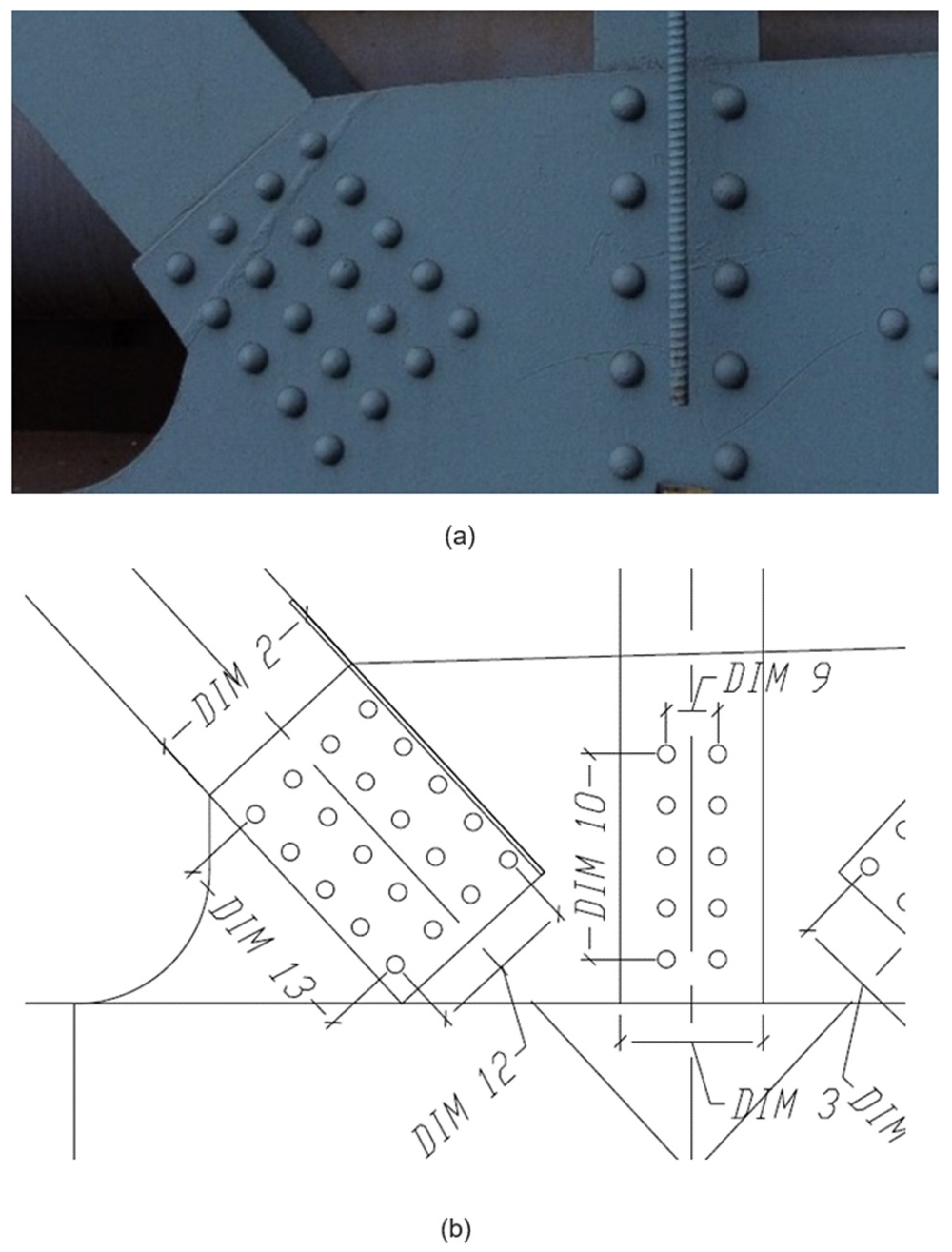 (a)

DIM 2

DIM 9

DIM 10

DIM 13

DIM 12

DIM 3

DIM

(b)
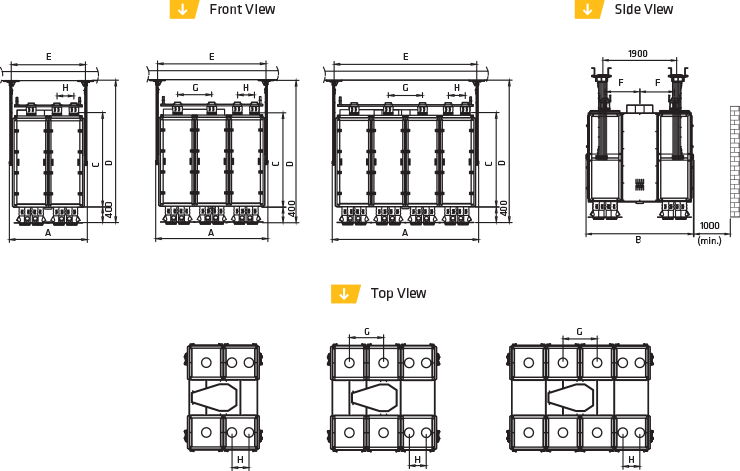 Front View

Side View

E
H
C
D
400
A

E
G
H
C
D
400
A

E
G
H
C
D
400
A

1900
F
F
B
1000
(min.)

Top View

H

G
H

G
H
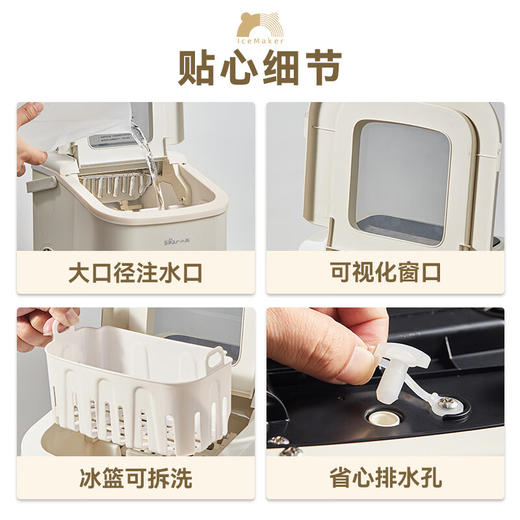 IceMaker

贴心细节

大口径注水口

可视化窗口

冰篮可拆洗

省心排水孔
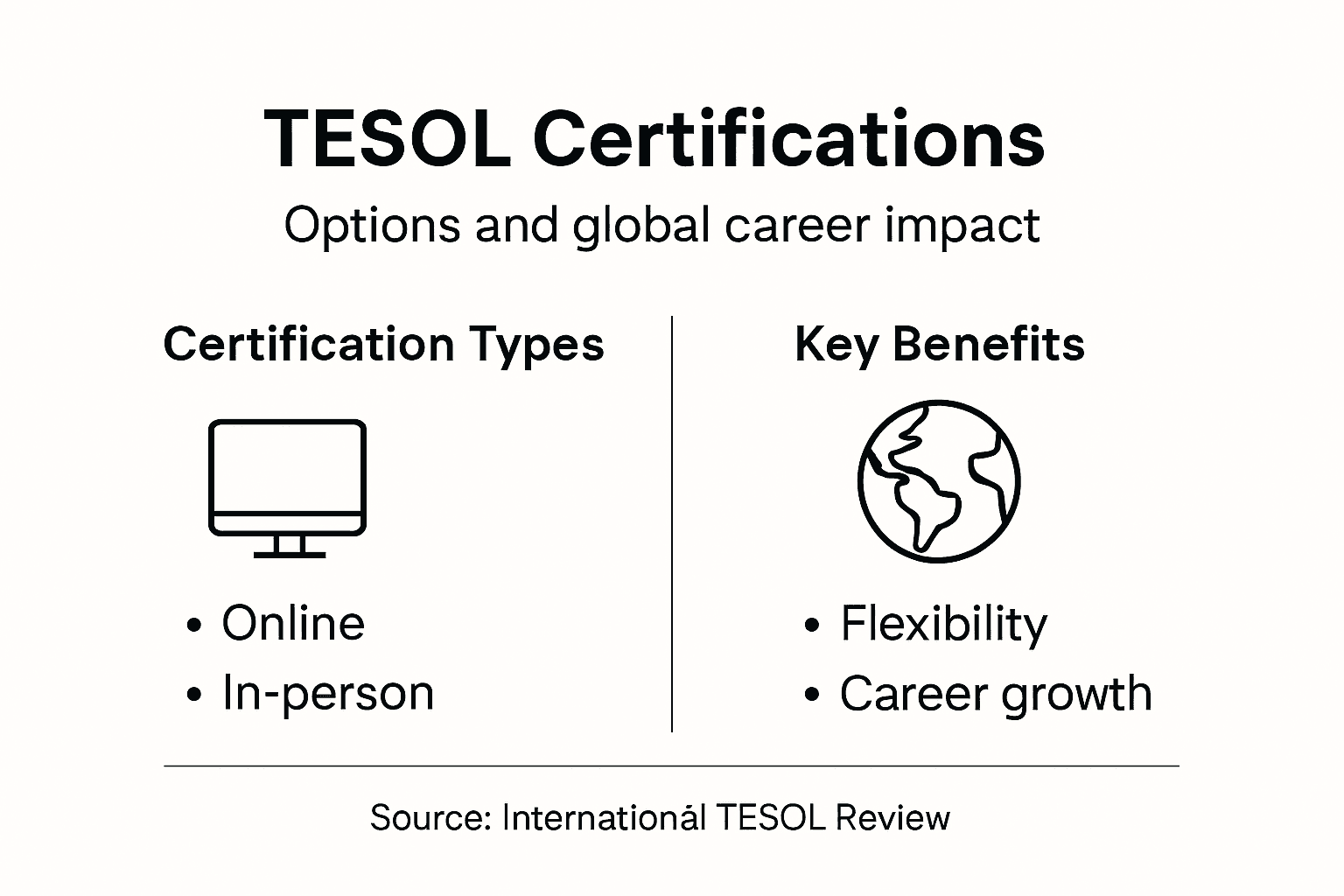 TESOL Certifications

Options and global career impact

Certification Types

• Online
• In-person

Key Benefits

• Flexibility
• Career growth

Source: Internationál TESOL Review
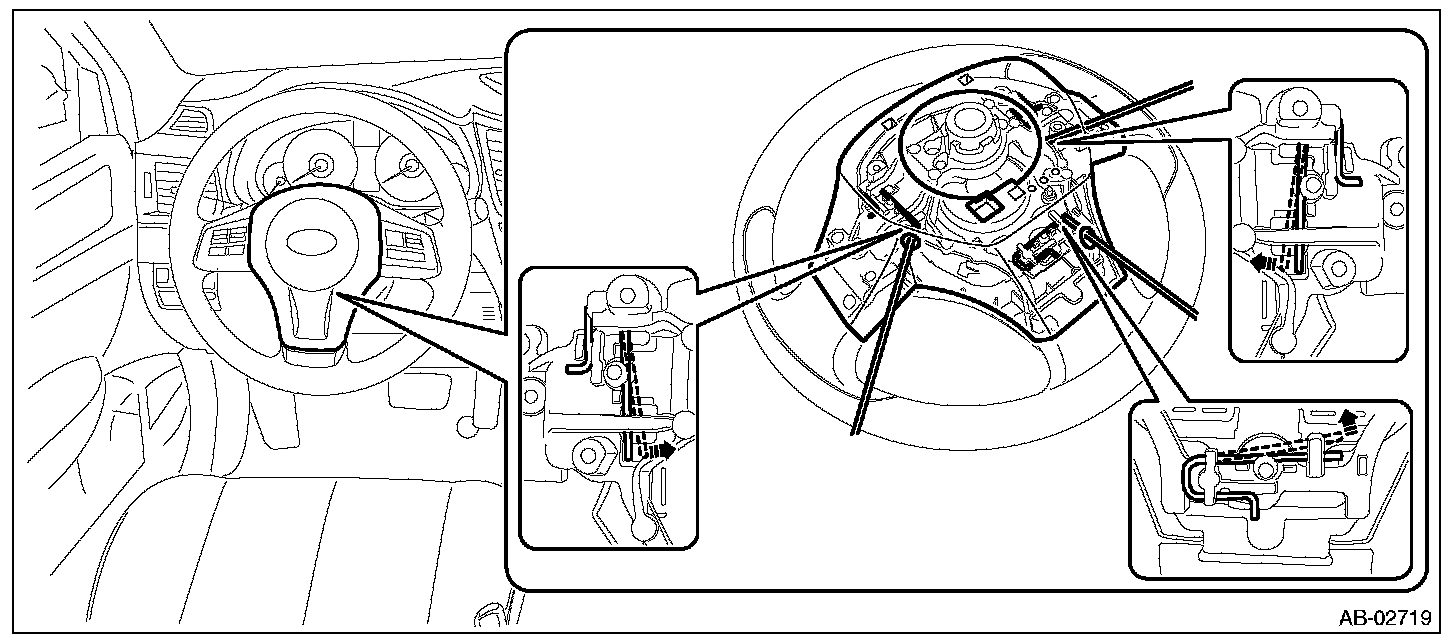 AB-02719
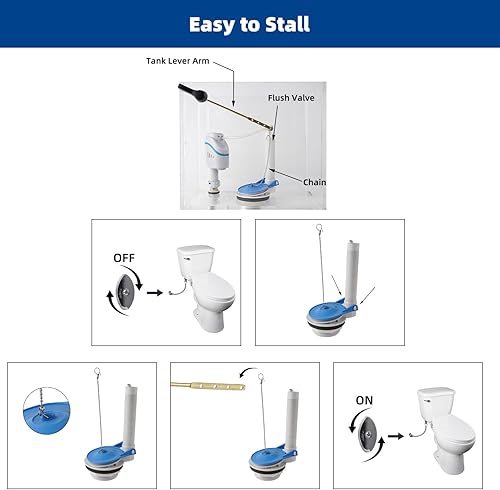 Easy to Stall

Tank Lever Arm

Flush Valve

Chain

OFF

ON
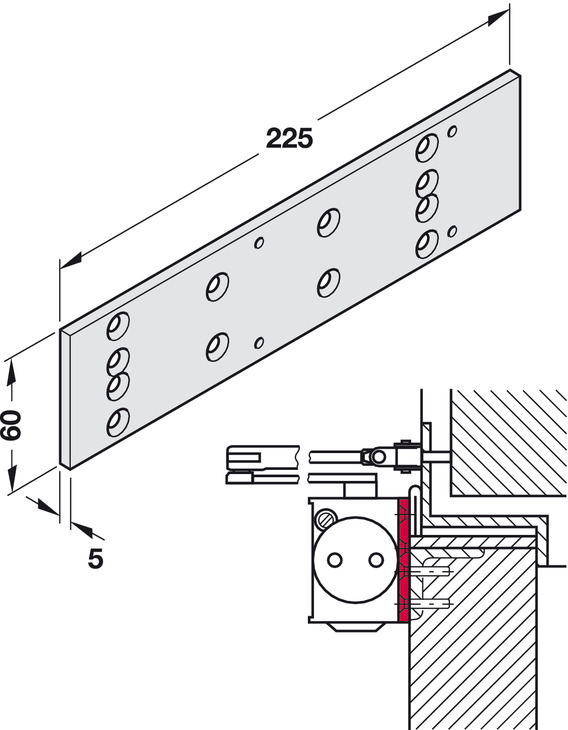 225

60

5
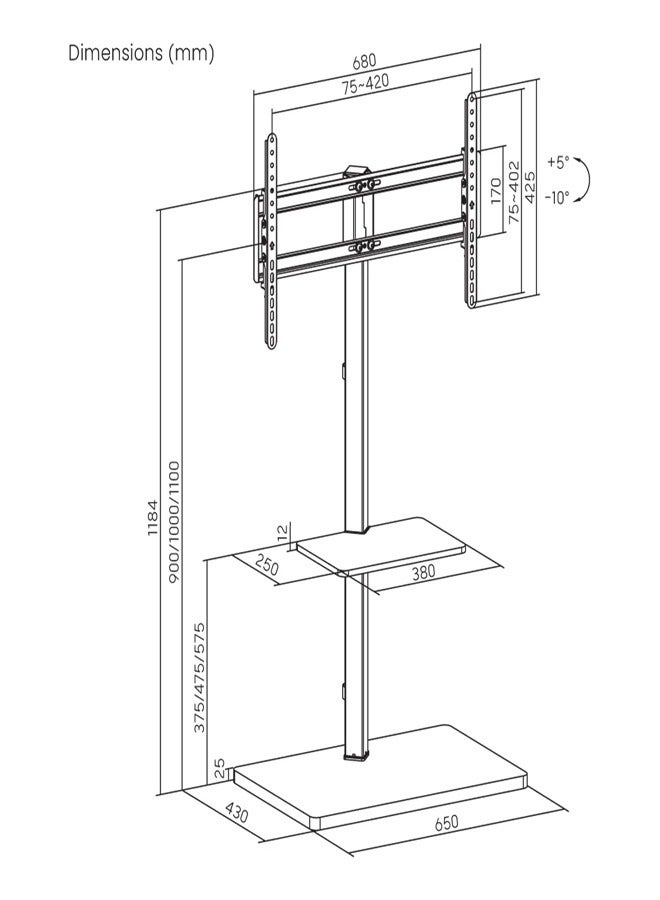 Dimensions (mm)

680

75~420

170

75~402

425

+5°

-10°

1184

900/1000/1100

12

250

380

375/475/575

25

430

650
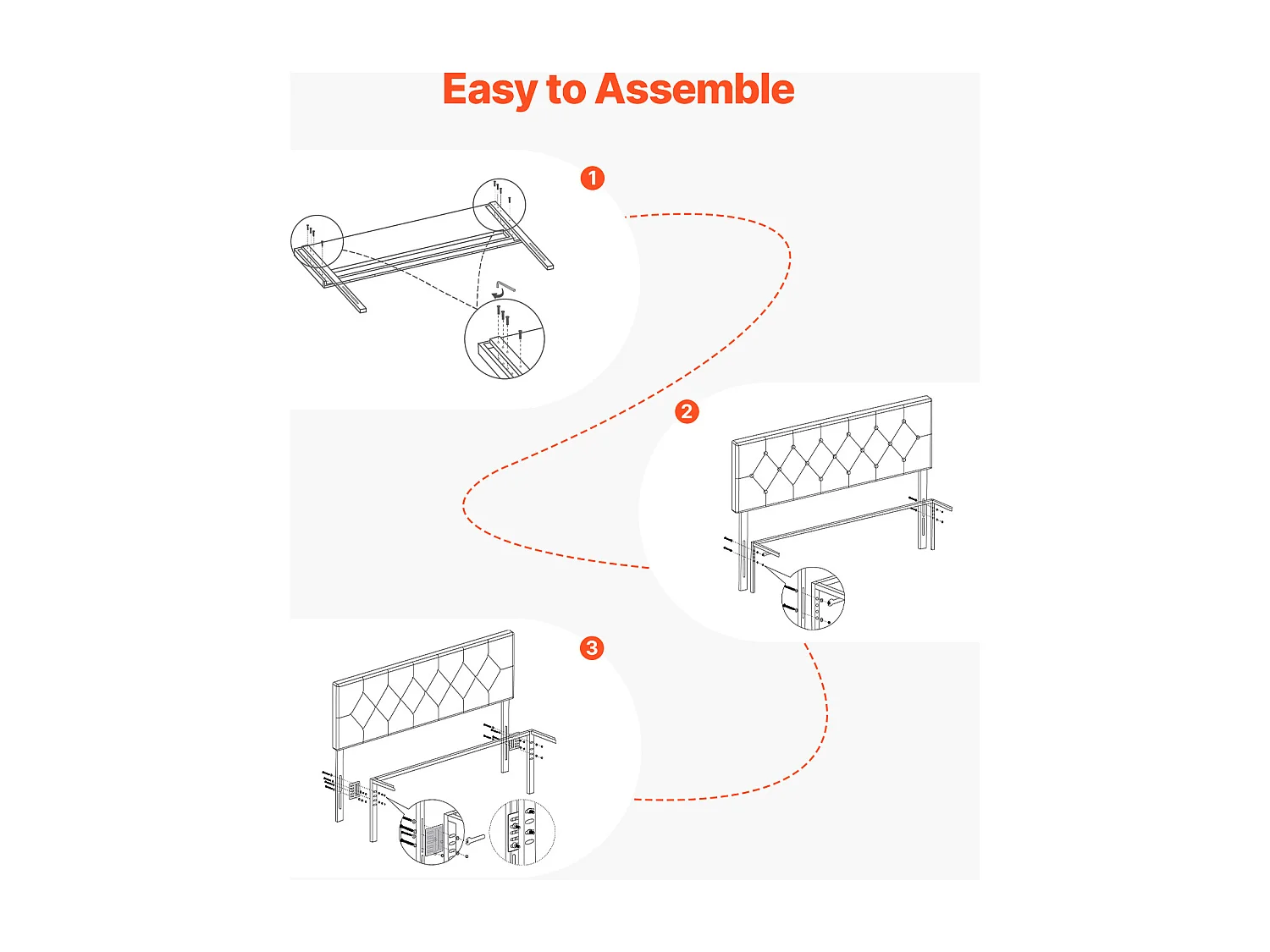 Easy to Assemble

1

2

3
────────
__Your task__
The complete set of records should be written out again, pictures excluded.

__Exercise response__
 (a)

DIM 2

DIM 9

DIM 10

DIM 13

DIM 12

DIM 3

DIM

(b)
 Front View

Side View

E
H
C
D
400
A

E
G
H
C
D
400
A

E
G
H
C
D
400
A

1900
F
F
B
1000
(min.)

Top View

H

G
H

G
H
 IceMaker

贴心细节

大口径注水口

可视化窗口

冰篮可拆洗

省心排水孔
 TESOL Certifications

Options and global career impact

Certification Types

• Online
• In-person

Key Benefits

• Flexibility
• Career growth

Source: Internationál TESOL Review
 AB-02719
 Easy to Stall

Tank Lever Arm

Flush Valve

Chain

OFF

ON
 225

60

5
 Dimensions (mm)

680

75~420

170

75~402

425

+5°

-10°

1184

900/1000/1100

12

250

380

375/475/575

25

430

650
 Easy to Assemble

1

2

3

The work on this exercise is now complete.